Benson-Pope's political judgment is all the more wanting for failing to recognise the additional pressures bearing down on the new Clark ministry.

A slowing economy will remove the latitude for mistakes. In boom times, voters are willing to ignore faults. When the economy turns, the mood can sour rapidly. Suddenly everything the Government does is wrong.

Meanwhile, the revolutionary four-party arrangement which gives Clark the numbers to govern remains unproven in terms of whether it will work satisfactorily.

There is bound to be friction at some point between the partners and unforeseen difficulties in applying the convention of ministerial responsibility to some things Peters and Peter Dunne do as ministers, but not others.

The capacity for things to go wrong has increased markedly - even ignoring the Peters factor. That puts the onus on ministers to keep things even tidier in their own neck of the woods.

The unnerving aspect of the Benson-Pope case for Labour is that he actually kept the Prime Minister's office in the loop.

The trouble was he and his staff painted too rosy a picture of the contents of the police report into the alleged incidents of assault when he was teaching at Dunedin's Bayfield High School in 1982.

He had some grounds for doing that. The police's establishment of a prima facie case for prosecution over the claim that he struck a student at a school camp is highly debatable.

But the report's finding on the sticky tape and tennis-ball-in-the-mouth incident was far less favourable to him.

And in neither case was he vindicated, as he claimed in a statement last Sunday.

Benson-Pope forgot Clark's maxim: always under-promise and then over-deliver.

The exposure of his attempt to manipulate public opinion by surreptitiously pre-releasing parts of the report then selectively highlighting elements that backed his denial earned him the wrath of newspaper editorial writers, the scorn of colleagues, and allowed the Opposition to set the agenda in Parliament all week.

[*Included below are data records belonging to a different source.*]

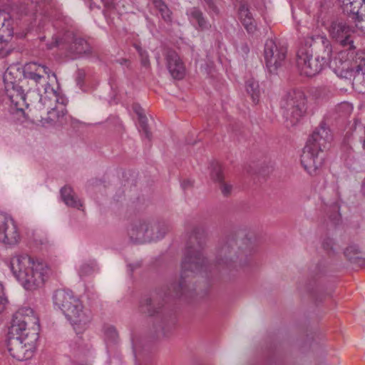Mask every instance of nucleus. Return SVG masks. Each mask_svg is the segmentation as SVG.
<instances>
[{
    "label": "nucleus",
    "mask_w": 365,
    "mask_h": 365,
    "mask_svg": "<svg viewBox=\"0 0 365 365\" xmlns=\"http://www.w3.org/2000/svg\"><path fill=\"white\" fill-rule=\"evenodd\" d=\"M205 245L204 230L199 227H195L181 264L180 280L171 285L170 295L175 297L185 295L187 292V279L195 274L207 273L214 267L230 271L245 267L250 264L255 250L250 239H244L237 245L234 237H226L219 241L215 249L214 263L210 264L202 253Z\"/></svg>",
    "instance_id": "obj_1"
},
{
    "label": "nucleus",
    "mask_w": 365,
    "mask_h": 365,
    "mask_svg": "<svg viewBox=\"0 0 365 365\" xmlns=\"http://www.w3.org/2000/svg\"><path fill=\"white\" fill-rule=\"evenodd\" d=\"M39 320L30 307L20 308L14 315L9 329L7 347L10 355L19 361L32 357L38 339Z\"/></svg>",
    "instance_id": "obj_2"
},
{
    "label": "nucleus",
    "mask_w": 365,
    "mask_h": 365,
    "mask_svg": "<svg viewBox=\"0 0 365 365\" xmlns=\"http://www.w3.org/2000/svg\"><path fill=\"white\" fill-rule=\"evenodd\" d=\"M13 274L27 290L41 287L49 273V267L44 262L28 255H16L10 262Z\"/></svg>",
    "instance_id": "obj_3"
},
{
    "label": "nucleus",
    "mask_w": 365,
    "mask_h": 365,
    "mask_svg": "<svg viewBox=\"0 0 365 365\" xmlns=\"http://www.w3.org/2000/svg\"><path fill=\"white\" fill-rule=\"evenodd\" d=\"M330 130L320 124L308 138L301 155V164L310 175H317L324 160V150L331 143Z\"/></svg>",
    "instance_id": "obj_4"
},
{
    "label": "nucleus",
    "mask_w": 365,
    "mask_h": 365,
    "mask_svg": "<svg viewBox=\"0 0 365 365\" xmlns=\"http://www.w3.org/2000/svg\"><path fill=\"white\" fill-rule=\"evenodd\" d=\"M53 304L60 309L77 333L85 330L91 321V312L85 309L82 302L70 290L59 289L53 297Z\"/></svg>",
    "instance_id": "obj_5"
},
{
    "label": "nucleus",
    "mask_w": 365,
    "mask_h": 365,
    "mask_svg": "<svg viewBox=\"0 0 365 365\" xmlns=\"http://www.w3.org/2000/svg\"><path fill=\"white\" fill-rule=\"evenodd\" d=\"M355 56V50L347 48L339 51L330 61L329 67L337 76L353 78L356 83H365V66Z\"/></svg>",
    "instance_id": "obj_6"
},
{
    "label": "nucleus",
    "mask_w": 365,
    "mask_h": 365,
    "mask_svg": "<svg viewBox=\"0 0 365 365\" xmlns=\"http://www.w3.org/2000/svg\"><path fill=\"white\" fill-rule=\"evenodd\" d=\"M169 230L165 223L138 221L128 230V235L135 243H145L163 238Z\"/></svg>",
    "instance_id": "obj_7"
},
{
    "label": "nucleus",
    "mask_w": 365,
    "mask_h": 365,
    "mask_svg": "<svg viewBox=\"0 0 365 365\" xmlns=\"http://www.w3.org/2000/svg\"><path fill=\"white\" fill-rule=\"evenodd\" d=\"M284 117L291 125H295L306 112V99L299 91L289 92L281 101Z\"/></svg>",
    "instance_id": "obj_8"
},
{
    "label": "nucleus",
    "mask_w": 365,
    "mask_h": 365,
    "mask_svg": "<svg viewBox=\"0 0 365 365\" xmlns=\"http://www.w3.org/2000/svg\"><path fill=\"white\" fill-rule=\"evenodd\" d=\"M21 241V234L15 220L10 215L0 212V243L12 247Z\"/></svg>",
    "instance_id": "obj_9"
},
{
    "label": "nucleus",
    "mask_w": 365,
    "mask_h": 365,
    "mask_svg": "<svg viewBox=\"0 0 365 365\" xmlns=\"http://www.w3.org/2000/svg\"><path fill=\"white\" fill-rule=\"evenodd\" d=\"M50 73L51 71L48 67L34 62L27 63L24 69V77L35 83L37 90L40 91V86H41L45 93H53L56 96V91L48 83Z\"/></svg>",
    "instance_id": "obj_10"
},
{
    "label": "nucleus",
    "mask_w": 365,
    "mask_h": 365,
    "mask_svg": "<svg viewBox=\"0 0 365 365\" xmlns=\"http://www.w3.org/2000/svg\"><path fill=\"white\" fill-rule=\"evenodd\" d=\"M328 31L330 37L343 47L350 50H355L353 34L354 29L345 20L336 19L332 21L329 26Z\"/></svg>",
    "instance_id": "obj_11"
},
{
    "label": "nucleus",
    "mask_w": 365,
    "mask_h": 365,
    "mask_svg": "<svg viewBox=\"0 0 365 365\" xmlns=\"http://www.w3.org/2000/svg\"><path fill=\"white\" fill-rule=\"evenodd\" d=\"M287 48L276 43L272 39H267L264 44V58L266 67L269 73H274L284 63Z\"/></svg>",
    "instance_id": "obj_12"
},
{
    "label": "nucleus",
    "mask_w": 365,
    "mask_h": 365,
    "mask_svg": "<svg viewBox=\"0 0 365 365\" xmlns=\"http://www.w3.org/2000/svg\"><path fill=\"white\" fill-rule=\"evenodd\" d=\"M11 71L7 69L4 76V80L6 84V94L9 98L14 108L17 111L23 112L24 108L28 107L29 105L26 99L28 96L31 94V92H28L25 94L22 87L11 81Z\"/></svg>",
    "instance_id": "obj_13"
},
{
    "label": "nucleus",
    "mask_w": 365,
    "mask_h": 365,
    "mask_svg": "<svg viewBox=\"0 0 365 365\" xmlns=\"http://www.w3.org/2000/svg\"><path fill=\"white\" fill-rule=\"evenodd\" d=\"M297 66L301 75L308 77L317 75L324 68L319 58H313L312 51L305 48L297 52Z\"/></svg>",
    "instance_id": "obj_14"
},
{
    "label": "nucleus",
    "mask_w": 365,
    "mask_h": 365,
    "mask_svg": "<svg viewBox=\"0 0 365 365\" xmlns=\"http://www.w3.org/2000/svg\"><path fill=\"white\" fill-rule=\"evenodd\" d=\"M167 67L171 76L176 79H182L185 75V66L178 53L168 50L165 54Z\"/></svg>",
    "instance_id": "obj_15"
},
{
    "label": "nucleus",
    "mask_w": 365,
    "mask_h": 365,
    "mask_svg": "<svg viewBox=\"0 0 365 365\" xmlns=\"http://www.w3.org/2000/svg\"><path fill=\"white\" fill-rule=\"evenodd\" d=\"M314 43L317 44L321 47L319 53L317 55V58L326 66L330 61L331 56L332 53V46L329 40L325 36L322 35H317L313 38Z\"/></svg>",
    "instance_id": "obj_16"
},
{
    "label": "nucleus",
    "mask_w": 365,
    "mask_h": 365,
    "mask_svg": "<svg viewBox=\"0 0 365 365\" xmlns=\"http://www.w3.org/2000/svg\"><path fill=\"white\" fill-rule=\"evenodd\" d=\"M163 306V302L157 297H144L141 299L140 304L141 312L149 316H154L159 313Z\"/></svg>",
    "instance_id": "obj_17"
},
{
    "label": "nucleus",
    "mask_w": 365,
    "mask_h": 365,
    "mask_svg": "<svg viewBox=\"0 0 365 365\" xmlns=\"http://www.w3.org/2000/svg\"><path fill=\"white\" fill-rule=\"evenodd\" d=\"M346 138L348 141L351 140L354 144L360 143L362 149L365 150V124L360 120H355L350 135L346 134Z\"/></svg>",
    "instance_id": "obj_18"
},
{
    "label": "nucleus",
    "mask_w": 365,
    "mask_h": 365,
    "mask_svg": "<svg viewBox=\"0 0 365 365\" xmlns=\"http://www.w3.org/2000/svg\"><path fill=\"white\" fill-rule=\"evenodd\" d=\"M239 17L245 28L249 33H254L256 29V24L252 14L246 4H241L239 8Z\"/></svg>",
    "instance_id": "obj_19"
},
{
    "label": "nucleus",
    "mask_w": 365,
    "mask_h": 365,
    "mask_svg": "<svg viewBox=\"0 0 365 365\" xmlns=\"http://www.w3.org/2000/svg\"><path fill=\"white\" fill-rule=\"evenodd\" d=\"M6 14L0 11V51L5 43L14 35L13 29L9 27L10 22L6 21Z\"/></svg>",
    "instance_id": "obj_20"
},
{
    "label": "nucleus",
    "mask_w": 365,
    "mask_h": 365,
    "mask_svg": "<svg viewBox=\"0 0 365 365\" xmlns=\"http://www.w3.org/2000/svg\"><path fill=\"white\" fill-rule=\"evenodd\" d=\"M187 15L190 22H196L197 29L200 30L208 29L210 27L209 21L205 18L203 13L197 7H192L187 11Z\"/></svg>",
    "instance_id": "obj_21"
},
{
    "label": "nucleus",
    "mask_w": 365,
    "mask_h": 365,
    "mask_svg": "<svg viewBox=\"0 0 365 365\" xmlns=\"http://www.w3.org/2000/svg\"><path fill=\"white\" fill-rule=\"evenodd\" d=\"M68 51L75 56L91 52V46L88 42L81 38H76L68 47Z\"/></svg>",
    "instance_id": "obj_22"
},
{
    "label": "nucleus",
    "mask_w": 365,
    "mask_h": 365,
    "mask_svg": "<svg viewBox=\"0 0 365 365\" xmlns=\"http://www.w3.org/2000/svg\"><path fill=\"white\" fill-rule=\"evenodd\" d=\"M61 195L63 201L70 207L79 209L82 204L75 195L73 189L69 186H65L61 190Z\"/></svg>",
    "instance_id": "obj_23"
},
{
    "label": "nucleus",
    "mask_w": 365,
    "mask_h": 365,
    "mask_svg": "<svg viewBox=\"0 0 365 365\" xmlns=\"http://www.w3.org/2000/svg\"><path fill=\"white\" fill-rule=\"evenodd\" d=\"M61 195L63 201L70 207L79 209L82 204L75 195L73 189L69 186H65L61 190Z\"/></svg>",
    "instance_id": "obj_24"
},
{
    "label": "nucleus",
    "mask_w": 365,
    "mask_h": 365,
    "mask_svg": "<svg viewBox=\"0 0 365 365\" xmlns=\"http://www.w3.org/2000/svg\"><path fill=\"white\" fill-rule=\"evenodd\" d=\"M135 113L138 115L140 131L143 132L148 139H150L151 133L148 125V118L143 113V110L140 106H133Z\"/></svg>",
    "instance_id": "obj_25"
},
{
    "label": "nucleus",
    "mask_w": 365,
    "mask_h": 365,
    "mask_svg": "<svg viewBox=\"0 0 365 365\" xmlns=\"http://www.w3.org/2000/svg\"><path fill=\"white\" fill-rule=\"evenodd\" d=\"M155 8L159 11L162 19L168 24L173 21V13L162 0H153Z\"/></svg>",
    "instance_id": "obj_26"
},
{
    "label": "nucleus",
    "mask_w": 365,
    "mask_h": 365,
    "mask_svg": "<svg viewBox=\"0 0 365 365\" xmlns=\"http://www.w3.org/2000/svg\"><path fill=\"white\" fill-rule=\"evenodd\" d=\"M360 1H353L345 4L344 10L349 16L354 21L356 28V21L359 20Z\"/></svg>",
    "instance_id": "obj_27"
},
{
    "label": "nucleus",
    "mask_w": 365,
    "mask_h": 365,
    "mask_svg": "<svg viewBox=\"0 0 365 365\" xmlns=\"http://www.w3.org/2000/svg\"><path fill=\"white\" fill-rule=\"evenodd\" d=\"M246 91L251 96L254 103L259 100V84L253 79H250L246 82Z\"/></svg>",
    "instance_id": "obj_28"
},
{
    "label": "nucleus",
    "mask_w": 365,
    "mask_h": 365,
    "mask_svg": "<svg viewBox=\"0 0 365 365\" xmlns=\"http://www.w3.org/2000/svg\"><path fill=\"white\" fill-rule=\"evenodd\" d=\"M210 176L215 182L218 183L224 180L222 166L219 163L213 162L211 163Z\"/></svg>",
    "instance_id": "obj_29"
},
{
    "label": "nucleus",
    "mask_w": 365,
    "mask_h": 365,
    "mask_svg": "<svg viewBox=\"0 0 365 365\" xmlns=\"http://www.w3.org/2000/svg\"><path fill=\"white\" fill-rule=\"evenodd\" d=\"M210 176L215 182L218 183L224 180L222 166L219 163L213 162L211 163Z\"/></svg>",
    "instance_id": "obj_30"
},
{
    "label": "nucleus",
    "mask_w": 365,
    "mask_h": 365,
    "mask_svg": "<svg viewBox=\"0 0 365 365\" xmlns=\"http://www.w3.org/2000/svg\"><path fill=\"white\" fill-rule=\"evenodd\" d=\"M314 96L319 100H326L332 96L333 89L330 86H321L315 89Z\"/></svg>",
    "instance_id": "obj_31"
},
{
    "label": "nucleus",
    "mask_w": 365,
    "mask_h": 365,
    "mask_svg": "<svg viewBox=\"0 0 365 365\" xmlns=\"http://www.w3.org/2000/svg\"><path fill=\"white\" fill-rule=\"evenodd\" d=\"M322 247L325 251L330 253L334 252L336 250L338 245L332 237L326 235L322 239Z\"/></svg>",
    "instance_id": "obj_32"
},
{
    "label": "nucleus",
    "mask_w": 365,
    "mask_h": 365,
    "mask_svg": "<svg viewBox=\"0 0 365 365\" xmlns=\"http://www.w3.org/2000/svg\"><path fill=\"white\" fill-rule=\"evenodd\" d=\"M359 20L356 21V29L365 32V0L360 1Z\"/></svg>",
    "instance_id": "obj_33"
},
{
    "label": "nucleus",
    "mask_w": 365,
    "mask_h": 365,
    "mask_svg": "<svg viewBox=\"0 0 365 365\" xmlns=\"http://www.w3.org/2000/svg\"><path fill=\"white\" fill-rule=\"evenodd\" d=\"M134 47L140 57L141 64L144 67H148L150 65V61L147 51L143 49L138 44H134Z\"/></svg>",
    "instance_id": "obj_34"
},
{
    "label": "nucleus",
    "mask_w": 365,
    "mask_h": 365,
    "mask_svg": "<svg viewBox=\"0 0 365 365\" xmlns=\"http://www.w3.org/2000/svg\"><path fill=\"white\" fill-rule=\"evenodd\" d=\"M359 253V247L356 245L349 246L344 251L345 256L349 260L357 259L358 258L357 255Z\"/></svg>",
    "instance_id": "obj_35"
},
{
    "label": "nucleus",
    "mask_w": 365,
    "mask_h": 365,
    "mask_svg": "<svg viewBox=\"0 0 365 365\" xmlns=\"http://www.w3.org/2000/svg\"><path fill=\"white\" fill-rule=\"evenodd\" d=\"M93 271V267L88 263H83L78 270L81 277L87 276L91 274Z\"/></svg>",
    "instance_id": "obj_36"
},
{
    "label": "nucleus",
    "mask_w": 365,
    "mask_h": 365,
    "mask_svg": "<svg viewBox=\"0 0 365 365\" xmlns=\"http://www.w3.org/2000/svg\"><path fill=\"white\" fill-rule=\"evenodd\" d=\"M106 338L110 341H115L118 338V333L113 327H108L105 329Z\"/></svg>",
    "instance_id": "obj_37"
},
{
    "label": "nucleus",
    "mask_w": 365,
    "mask_h": 365,
    "mask_svg": "<svg viewBox=\"0 0 365 365\" xmlns=\"http://www.w3.org/2000/svg\"><path fill=\"white\" fill-rule=\"evenodd\" d=\"M219 186L224 195L227 196L231 193L232 186L230 184H228L223 180L219 183Z\"/></svg>",
    "instance_id": "obj_38"
},
{
    "label": "nucleus",
    "mask_w": 365,
    "mask_h": 365,
    "mask_svg": "<svg viewBox=\"0 0 365 365\" xmlns=\"http://www.w3.org/2000/svg\"><path fill=\"white\" fill-rule=\"evenodd\" d=\"M337 110L339 112L345 111L346 114H349L352 110V108L349 103H343L338 106Z\"/></svg>",
    "instance_id": "obj_39"
},
{
    "label": "nucleus",
    "mask_w": 365,
    "mask_h": 365,
    "mask_svg": "<svg viewBox=\"0 0 365 365\" xmlns=\"http://www.w3.org/2000/svg\"><path fill=\"white\" fill-rule=\"evenodd\" d=\"M193 182L189 179H185L181 182V187L183 190H186L192 187Z\"/></svg>",
    "instance_id": "obj_40"
},
{
    "label": "nucleus",
    "mask_w": 365,
    "mask_h": 365,
    "mask_svg": "<svg viewBox=\"0 0 365 365\" xmlns=\"http://www.w3.org/2000/svg\"><path fill=\"white\" fill-rule=\"evenodd\" d=\"M117 62L122 65V66H125L126 67H129L130 65V63L129 61V60L126 59V58H120L118 60H117Z\"/></svg>",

For all that, his resignation has never seemed a prospect. Benson-Pope is widely disliked, but Clark sees things in him which others do not. She decided early that he would not lose his job. The reason? Public opinion has not swung against him - at least, not yet.

Sacking him would serve little political benefit. Most people would assume the minister was being punished for his past behaviour as a teacher, not his present machinations as a politician.

Working in Benson-Pope's favour is that he is not a "face" of Labour. As Social Development Minister, his job is to implement the agenda of his predecessor in the portfolio, Steve Maharey.

That includes the single core benefit - a potential administrative nightmare. He must also blunt National's continuing efforts to make welfare reform an election issue.

Benson-Pope's job is to keep the portfolio - and himself - out of the news.

He was further saved by Clark needing to convince a doubting public that her unconventional Government is stable. A ministerial resignation so early would not have helped to foster such an impression.

There was an additional reason not to serve up a ministerial scalp - a resurgent National.

Benson-Pope became a pawn in the battle between Labour and National to get the upper hand psychologically in the new Parliament.

Working in tandem, National's Judith Collins and Act's Rodney Hide asked all the right questions.

It was a classic example of the Opposition mounting a strong case that the public would latch on to and bring huge pressure on Clark to dump her hapless minister.

But the public seem to have decided to give Benson-Pope the benefit of the doubt on the initial issue of whether he assaulted the two students, and are unmoved by his subsequent behaviour.

Yet something was missing from National's grilling of Clark and Benson-Pope - the party's leader mixing mongrel with heavy sarcasm.

National is never going to get that from Don Brash.

In Parliament - and Parliament mattered this time - he sounds like an academic lawyer trying to prove some arcane point of law when he should be Dracula sizing up Clark's jugular.

Brash will never get a better opportunity to lord it over Clark than he did this week. That he did not will hasten the arrival of someone who will.